Remove masterlist download altogether; just use date to download - Githubissues

linwoodc3 / gdeltPyR

Python based framework to retreive Global Database of Events, Language, and Tone (GDELT) version 1.0 and version 2.0 data.

https://linwoodc3.github.io/gdeltPyR/

GNU General Public License v3.0

197 stars 52 forks source link

Remove masterlist download altogether; just use date to download #4

Closed linwoodc3 closed 7 years ago

linwoodc3 commented 7 years ago

We lose a good 10-20 seconds on the download of the masterlist. Just use the date format and time strings to pull the data based on the current time and date.

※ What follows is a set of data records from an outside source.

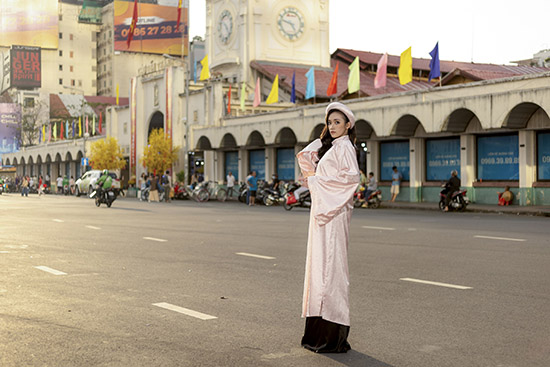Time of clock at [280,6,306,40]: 4:47
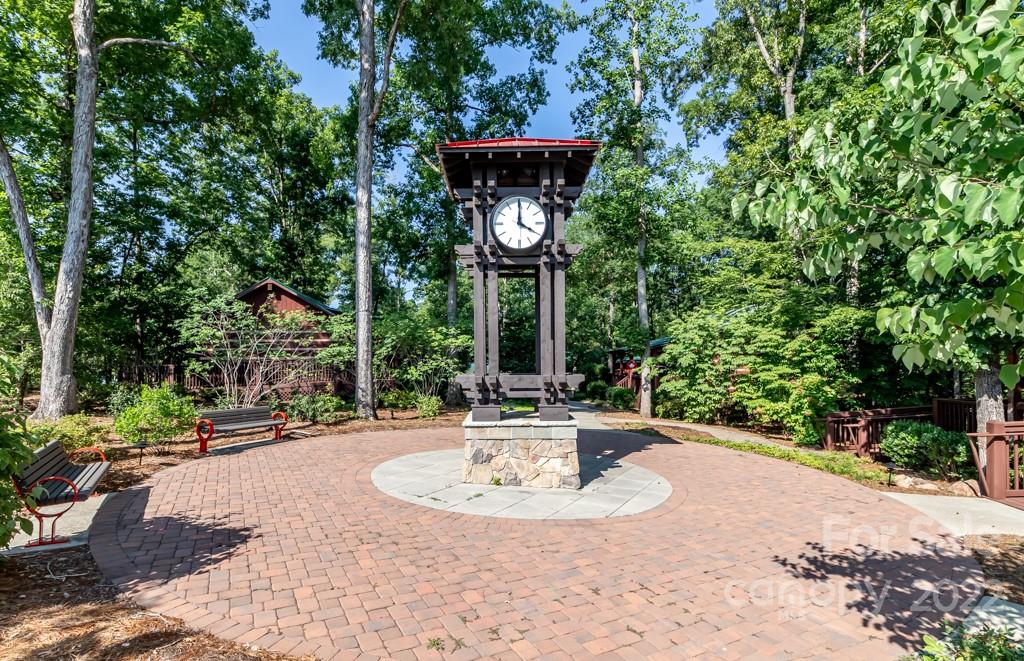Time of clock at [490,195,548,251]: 4:00
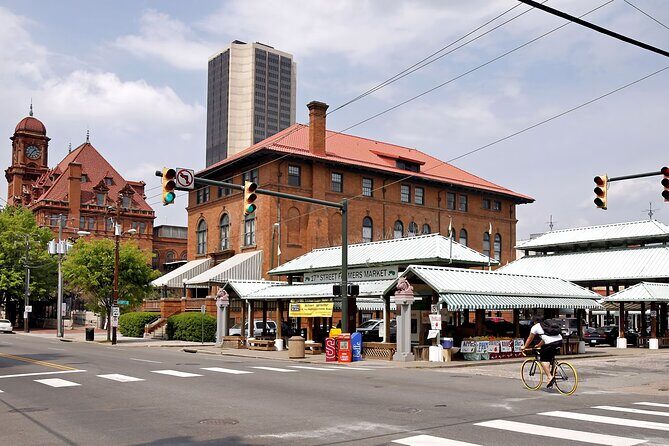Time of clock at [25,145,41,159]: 1:36
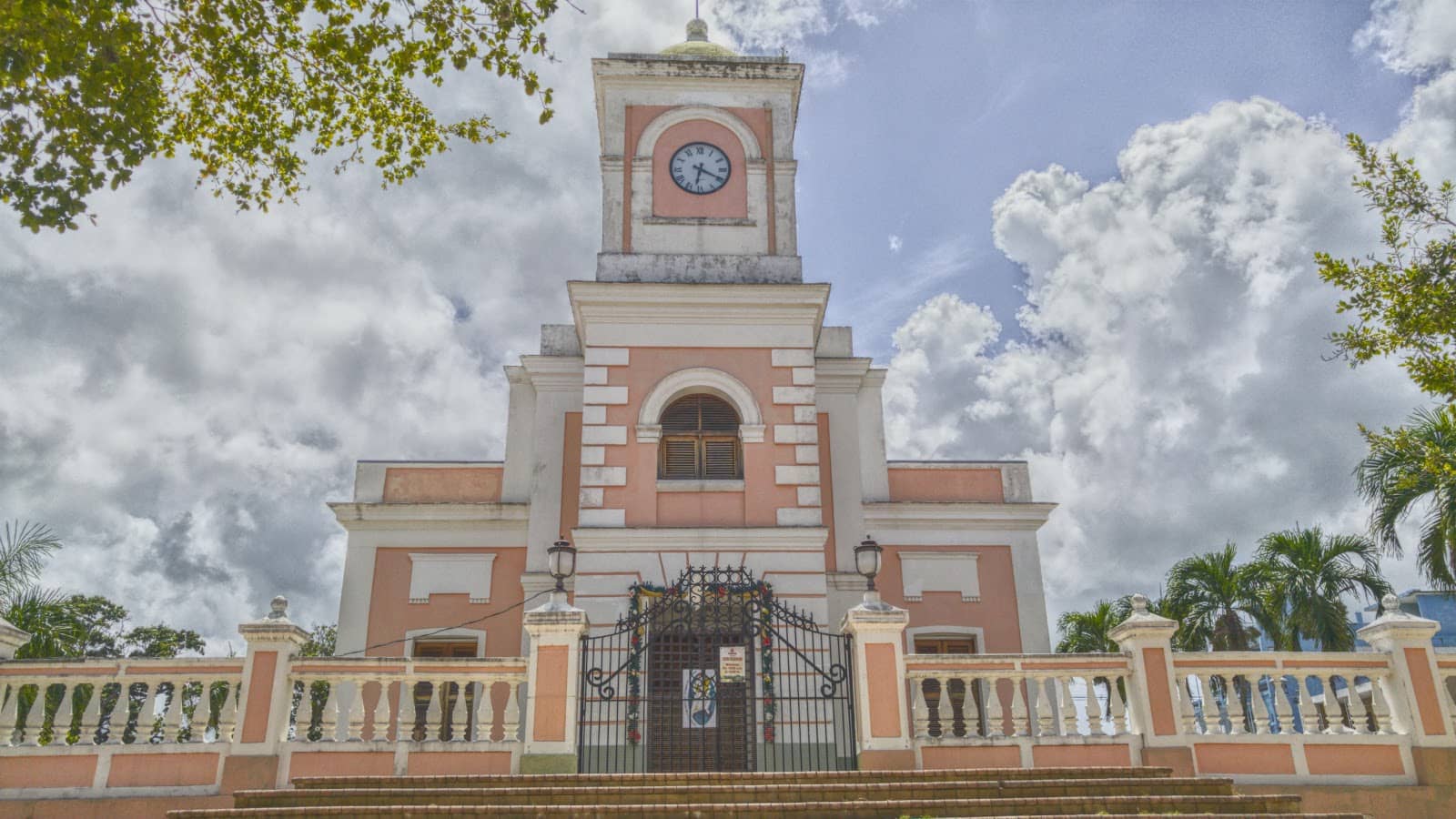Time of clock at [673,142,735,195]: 6:19
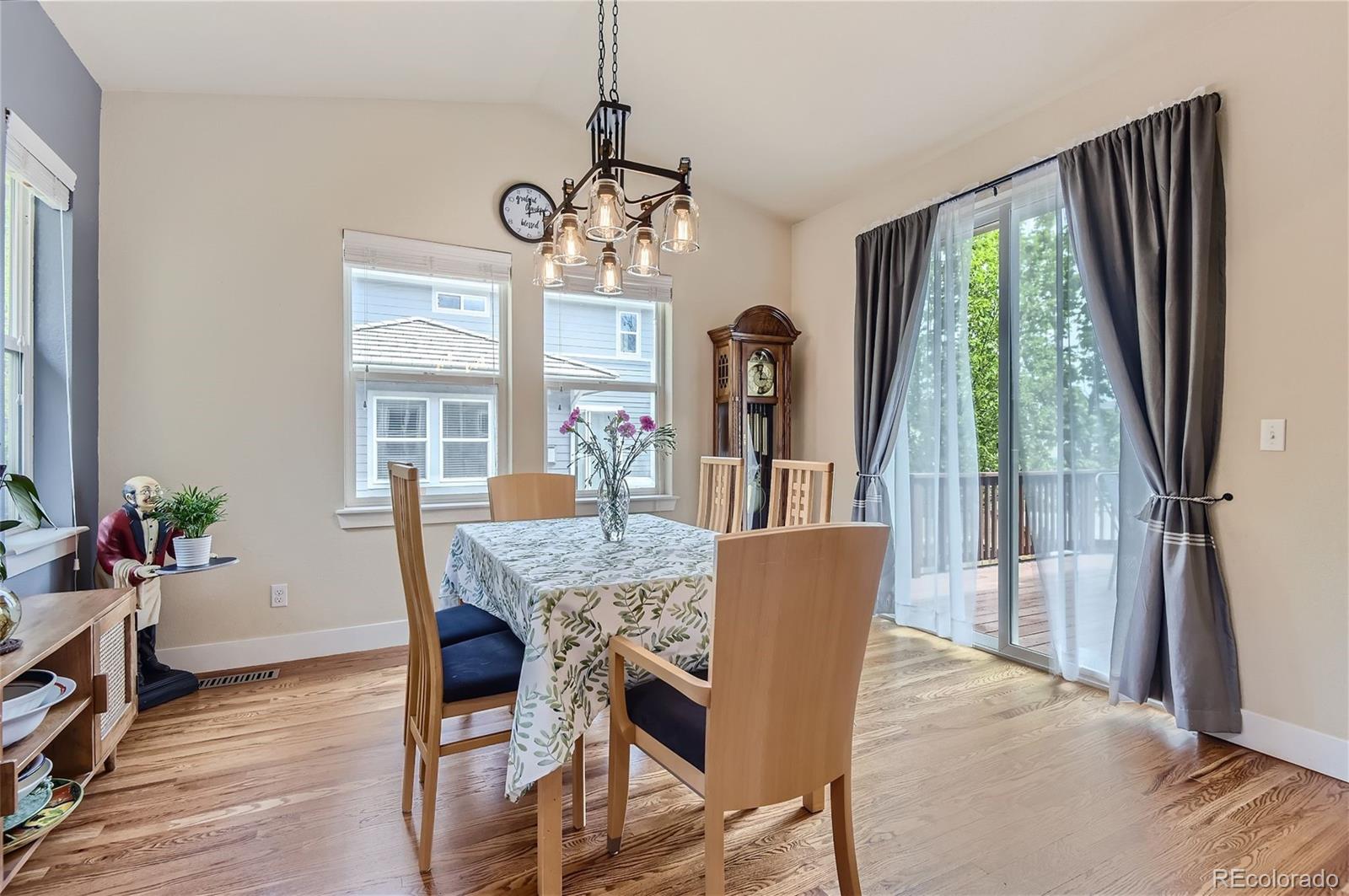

linwoodc3 commented 7 years ago

Skip download via multiprocessing altogether. Rather, use the multiprocessing workers to read pandas dataframes directly from the url list I build based on the dates passed. This should significantly save time.

linwoodc3 commented 7 years ago

Sample

import pandas as pd
df = pd.read_csv('/Users/linwood/Downloads/20150218230000.export.CSV.zip', compression='zip',sep='\t',header=None)

linwoodc3 commented 7 years ago

Check if blaze or dask can support this to handle the big data solution.

linwoodc3 commented 7 years ago

multiprocessing alone has sped this up orders of magnitude; concepts in notebook. push before week is out and implement in core code.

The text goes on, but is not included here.